KeplerBoy · on Nov 3, 2021

Those teams still wouldn't switch because they wouldn't gain any performance from switching. After all CPython is just calling highly optimized, already compiled C, Fortran or Accelerator specific (CUDA, ROCm, TPU) code as far as they are concerned.

lumost · on Nov 3, 2021

many/most datascience processes end up slowing down when inevitably the data must move back to python or a python function must be invoked on some data.

A significant performance improvement in python would benefit many ds related tasks.

Filligree · on Nov 3, 2021

Very much this. Anyone who does machine learning will notice their CPU sitting at 100% of one core a significant fraction of the time.
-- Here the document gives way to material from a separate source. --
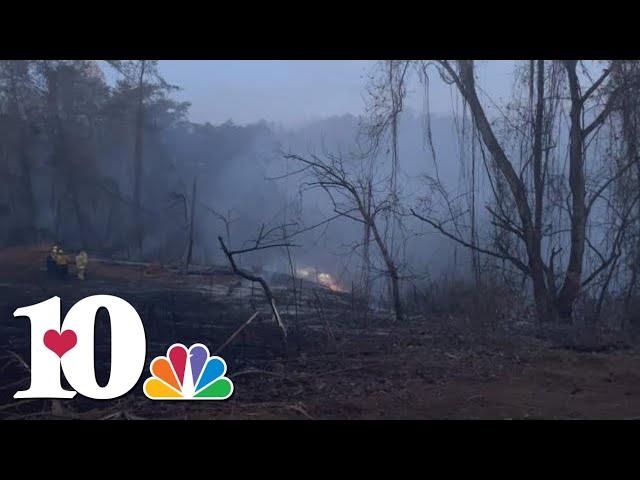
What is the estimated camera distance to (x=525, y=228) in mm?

Doesn't matter how fast a GPU you have; Python and the GIL is the bottleneck.

nerdponx · on Nov 5, 2021

This is very true, especially when pre-processing text and other unstructured data. It ends up being a lot of loops, string manipulation, and dict lookups.

Fortunately, with a tool like DVC or even Make, you usually don't have to (or want to) put that code in the same script as the actual machine learning part. So you can theoretically run the former with PyPy and the latter with CPython, if you really need to maximize both.

agravier · on Nov 3, 2021

I would, I find that there are lots of data transformations and non-deep modelling happening in python still. E.g string processing, Json munching, business rules if-this-then-remove, etc.

nerdponx · on Nov 5, 2021

Having spent a lot of time on data science teams, rewriting hot sections of text processing code in Cython to obtain acceptable performance, I can tell you that I would have gladly switched away from CPython specifically for those tasks. If you're using Conda, it's almost trivial to have a PyPy environment alongside a CPython environment in the same project. You run the data processing scripts/notebooks with the former and the machine learning stuff with the latter.

But my post was more oriented towards non-data-science uses of Python, like writing an API server or a web crawler or a TUI application. I think the "serve a prediction from a PyTorch model" part threw off the conversation a bit!